Adolescence is usually the age where people are neither children nor adults. It is that unfortunate age when you are either too old or too young. It is when you are maturing against your own will. You’re unwilling to let go of your innocence, yet look forward to adulthood with secret enthusiasm. It is also the age of decisions that affect our future, put our careers at stakes. We’ve got to think of the long run but have fun now also. It’s a confusion filled life, where there are losses at every turn, yet we need to look past them at what lies ahead of us. We make decisions, we make mistakes, we have regrets, and we learn from them.
Well, for me my biggest regret would be opting for Science. This is one mistake that I’ll have to forever live with. It’s on my resume, the header being ‘The World’s Biggest Mistake’. This year has been hell, as you might know with the few hints that I drop of flunking every now and then.
You might have known from the About Me page that I want to become an architect or do something in English.
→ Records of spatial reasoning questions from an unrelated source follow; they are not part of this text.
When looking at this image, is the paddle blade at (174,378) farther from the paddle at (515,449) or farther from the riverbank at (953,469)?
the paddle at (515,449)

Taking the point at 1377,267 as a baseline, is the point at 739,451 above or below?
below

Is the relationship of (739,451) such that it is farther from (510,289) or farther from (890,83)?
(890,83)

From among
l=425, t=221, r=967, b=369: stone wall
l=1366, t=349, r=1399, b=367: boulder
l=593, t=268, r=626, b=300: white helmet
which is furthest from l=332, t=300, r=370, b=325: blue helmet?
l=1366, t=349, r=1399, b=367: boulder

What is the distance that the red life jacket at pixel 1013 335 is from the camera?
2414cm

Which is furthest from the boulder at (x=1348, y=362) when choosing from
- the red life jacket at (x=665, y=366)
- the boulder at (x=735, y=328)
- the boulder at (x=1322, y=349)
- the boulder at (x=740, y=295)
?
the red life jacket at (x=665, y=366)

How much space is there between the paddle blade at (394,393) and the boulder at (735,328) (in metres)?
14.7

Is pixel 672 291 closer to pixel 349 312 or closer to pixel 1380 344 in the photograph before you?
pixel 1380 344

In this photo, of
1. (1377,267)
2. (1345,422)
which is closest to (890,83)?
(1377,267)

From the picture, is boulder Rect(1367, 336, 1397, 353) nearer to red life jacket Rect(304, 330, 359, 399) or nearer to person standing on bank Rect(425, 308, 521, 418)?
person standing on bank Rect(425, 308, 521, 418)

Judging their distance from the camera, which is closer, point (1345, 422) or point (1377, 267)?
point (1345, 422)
That is a subject that I love, enjoy and want to make my life. Finally coming to the topic, despite being at the tender age of sixteen, I had an epiphany yesterday.
I realized (and I deeply credit Adi and Amelia for this) what I want to do. I don’t want to comply to the set, defined professions of the world. I want to do what I love, what I am good at, what I feel brings me joy more than my birthday. I want to read and I want to write.
I was surfing through Amelia’s blog yesterday where she was ranting (?) about the amount of work load she has for her final semester, and let me remind you that it was the eve of my chemistry exam and I couldn’t concentrate, when I wondered how amazing it would be to read books and give papers based on them rather that do rubbish that probably won’t help me anyway. I thought of all the books I can read and all the extra papers I can turn in, crediting my love of books, when now, I am barely passing.
Books have amazed me since a young age. They’ve always been my escape, my companions and partially responsible for the crazy love that I now seem to have for English as a subject. They’ve been the most loyal, honest, and understanding friends that I’ve ever had. For more, see Books.
They say, you’re the luckiest person if your best friend is your lover, because he understands you at a level that others fail at. I reckon I’ll be pretty damn lucky if I can marry my best friends, my books?
I love writing and reading. I’ve fervent passion for both. It is a trigger to my imagination. It forces my to push myself beyond normal, and explore the world real, wild, world as it lays ahead of me. The idea of having books to read and doing what I love makes my heart beat faster. Nothing is better when you are curled up n your blanket and you’re in some fantasy world with really, really great people. My heart literally burst with joy when I came to terms with this new revelation, and now I’d like to think that there is no stopping me from what I want to do.
I got an epiphany in the cacophony, and now, I’m not going to let my brain rule over my heart. I know what I want, and I’m going to get it. I’m going to marry my books.